**What is required:** Edit all of the items below by swapping "photographer's vantage point" for "camera position", and write them out again with everything else left unchanged.

**Entries shown:**
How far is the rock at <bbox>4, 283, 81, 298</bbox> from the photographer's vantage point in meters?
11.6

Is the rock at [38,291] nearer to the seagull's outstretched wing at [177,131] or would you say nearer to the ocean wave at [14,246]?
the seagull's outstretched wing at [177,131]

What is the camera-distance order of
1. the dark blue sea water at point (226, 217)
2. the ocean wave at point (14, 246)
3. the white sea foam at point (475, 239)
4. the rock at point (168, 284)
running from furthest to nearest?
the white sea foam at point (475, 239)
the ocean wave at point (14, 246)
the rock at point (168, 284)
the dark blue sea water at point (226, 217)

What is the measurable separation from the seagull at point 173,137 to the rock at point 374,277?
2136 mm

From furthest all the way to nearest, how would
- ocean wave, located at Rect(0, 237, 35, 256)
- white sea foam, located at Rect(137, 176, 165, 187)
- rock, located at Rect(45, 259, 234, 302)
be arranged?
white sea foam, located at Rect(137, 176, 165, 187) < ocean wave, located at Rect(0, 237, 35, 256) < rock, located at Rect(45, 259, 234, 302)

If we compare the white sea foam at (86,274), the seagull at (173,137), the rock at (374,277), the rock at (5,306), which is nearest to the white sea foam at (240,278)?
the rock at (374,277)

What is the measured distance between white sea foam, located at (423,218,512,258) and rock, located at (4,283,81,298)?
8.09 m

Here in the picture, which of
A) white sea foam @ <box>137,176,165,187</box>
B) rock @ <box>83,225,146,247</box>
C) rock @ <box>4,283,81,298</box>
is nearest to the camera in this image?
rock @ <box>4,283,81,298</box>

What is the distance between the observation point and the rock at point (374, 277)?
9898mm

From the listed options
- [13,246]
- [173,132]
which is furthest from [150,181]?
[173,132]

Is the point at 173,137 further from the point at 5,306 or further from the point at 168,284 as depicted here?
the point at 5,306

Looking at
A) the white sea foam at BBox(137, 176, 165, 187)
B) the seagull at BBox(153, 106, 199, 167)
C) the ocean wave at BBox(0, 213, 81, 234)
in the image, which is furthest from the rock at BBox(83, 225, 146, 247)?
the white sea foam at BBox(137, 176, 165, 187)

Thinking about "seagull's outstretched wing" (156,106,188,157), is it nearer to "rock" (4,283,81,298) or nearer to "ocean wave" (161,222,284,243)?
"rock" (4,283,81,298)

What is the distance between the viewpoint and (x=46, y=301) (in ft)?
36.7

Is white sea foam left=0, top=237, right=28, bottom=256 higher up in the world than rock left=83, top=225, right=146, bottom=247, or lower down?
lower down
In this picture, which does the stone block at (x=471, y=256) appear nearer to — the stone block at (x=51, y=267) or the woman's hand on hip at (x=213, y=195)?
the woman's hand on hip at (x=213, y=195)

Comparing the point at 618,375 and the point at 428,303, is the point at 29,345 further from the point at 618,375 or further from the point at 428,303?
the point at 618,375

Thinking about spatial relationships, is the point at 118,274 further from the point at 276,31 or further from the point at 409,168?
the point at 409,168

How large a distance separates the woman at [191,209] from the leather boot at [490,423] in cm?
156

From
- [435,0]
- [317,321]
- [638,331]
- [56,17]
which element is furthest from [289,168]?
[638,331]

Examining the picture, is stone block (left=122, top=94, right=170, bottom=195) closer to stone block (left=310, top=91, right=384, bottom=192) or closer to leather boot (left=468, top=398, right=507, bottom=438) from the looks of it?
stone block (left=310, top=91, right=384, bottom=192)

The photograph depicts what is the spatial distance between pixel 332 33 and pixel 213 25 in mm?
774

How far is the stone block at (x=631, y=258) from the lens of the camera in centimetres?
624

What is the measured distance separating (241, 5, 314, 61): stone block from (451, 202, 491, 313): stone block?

**Task output:**
How far is the rock at <bbox>4, 283, 81, 298</bbox> from the camera position in meters?
11.6

Is the rock at [38,291] nearer to the seagull's outstretched wing at [177,131] or would you say nearer to the ocean wave at [14,246]?
the seagull's outstretched wing at [177,131]

What is the camera-distance order of
1. the dark blue sea water at point (226, 217)
2. the ocean wave at point (14, 246)
3. the white sea foam at point (475, 239)
4. the rock at point (168, 284)
running from furthest to nearest?
the white sea foam at point (475, 239)
the ocean wave at point (14, 246)
the rock at point (168, 284)
the dark blue sea water at point (226, 217)

What is the measurable separation from the seagull at point 173,137 to the rock at point 374,277?
2136 mm

From furthest all the way to nearest, how would
- ocean wave, located at Rect(0, 237, 35, 256)
- white sea foam, located at Rect(137, 176, 165, 187)
- rock, located at Rect(45, 259, 234, 302)
be arranged?
white sea foam, located at Rect(137, 176, 165, 187) < ocean wave, located at Rect(0, 237, 35, 256) < rock, located at Rect(45, 259, 234, 302)

If we compare the white sea foam at (86,274), the seagull at (173,137), the rock at (374,277), the rock at (5,306), which is nearest to the white sea foam at (240,278)?
the rock at (374,277)

What is the measured distance between white sea foam, located at (423,218,512,258) and rock, located at (4,283,81,298)?
8.09 m

Here in the picture, which of
A) white sea foam @ <box>137,176,165,187</box>
B) rock @ <box>83,225,146,247</box>
C) rock @ <box>4,283,81,298</box>
is nearest to the camera in this image?
rock @ <box>4,283,81,298</box>

What is the distance between the observation point and the rock at point (374, 277)?
9898mm

From the listed options
- [13,246]
- [173,132]
which is furthest from [150,181]?
[173,132]

Is the point at 173,137 further from the point at 5,306 or further from the point at 168,284 as depicted here?
the point at 5,306

Looking at
A) the white sea foam at BBox(137, 176, 165, 187)
B) the seagull at BBox(153, 106, 199, 167)
C) the ocean wave at BBox(0, 213, 81, 234)
in the image, which is furthest from the rock at BBox(83, 225, 146, 247)?
the white sea foam at BBox(137, 176, 165, 187)

Thinking about "seagull's outstretched wing" (156,106,188,157), is it nearer to "rock" (4,283,81,298) or nearer to "ocean wave" (161,222,284,243)?
"rock" (4,283,81,298)

What is the distance between the viewpoint and (x=46, y=301) (in ft)?
36.7

Is white sea foam left=0, top=237, right=28, bottom=256 higher up in the world than rock left=83, top=225, right=146, bottom=247, or lower down?
lower down
In this picture, which does the stone block at (x=471, y=256) appear nearer to — the stone block at (x=51, y=267) or the woman's hand on hip at (x=213, y=195)?
the woman's hand on hip at (x=213, y=195)

Comparing the point at 618,375 and the point at 428,303, is the point at 29,345 further from the point at 618,375 or further from the point at 428,303?
the point at 618,375

Thinking about spatial relationships, is the point at 118,274 further from the point at 276,31 or further from the point at 409,168?
the point at 409,168

How large a distance separates the woman at [191,209] from the leather boot at [490,423] in cm?
156

From
- [435,0]
- [317,321]
- [638,331]
- [56,17]
which element is furthest from [289,168]?
[638,331]

Examining the picture, is stone block (left=122, top=94, right=170, bottom=195) closer to stone block (left=310, top=91, right=384, bottom=192) or closer to leather boot (left=468, top=398, right=507, bottom=438) from the looks of it?
stone block (left=310, top=91, right=384, bottom=192)

The photograph depicts what is the spatial distance between pixel 332 33 and pixel 213 25 in mm?
774

How far is the stone block at (x=631, y=258) from the lens of the camera in centimetres?
624

What is the measured distance separating (241, 5, 314, 61): stone block from (451, 202, 491, 313): stone block?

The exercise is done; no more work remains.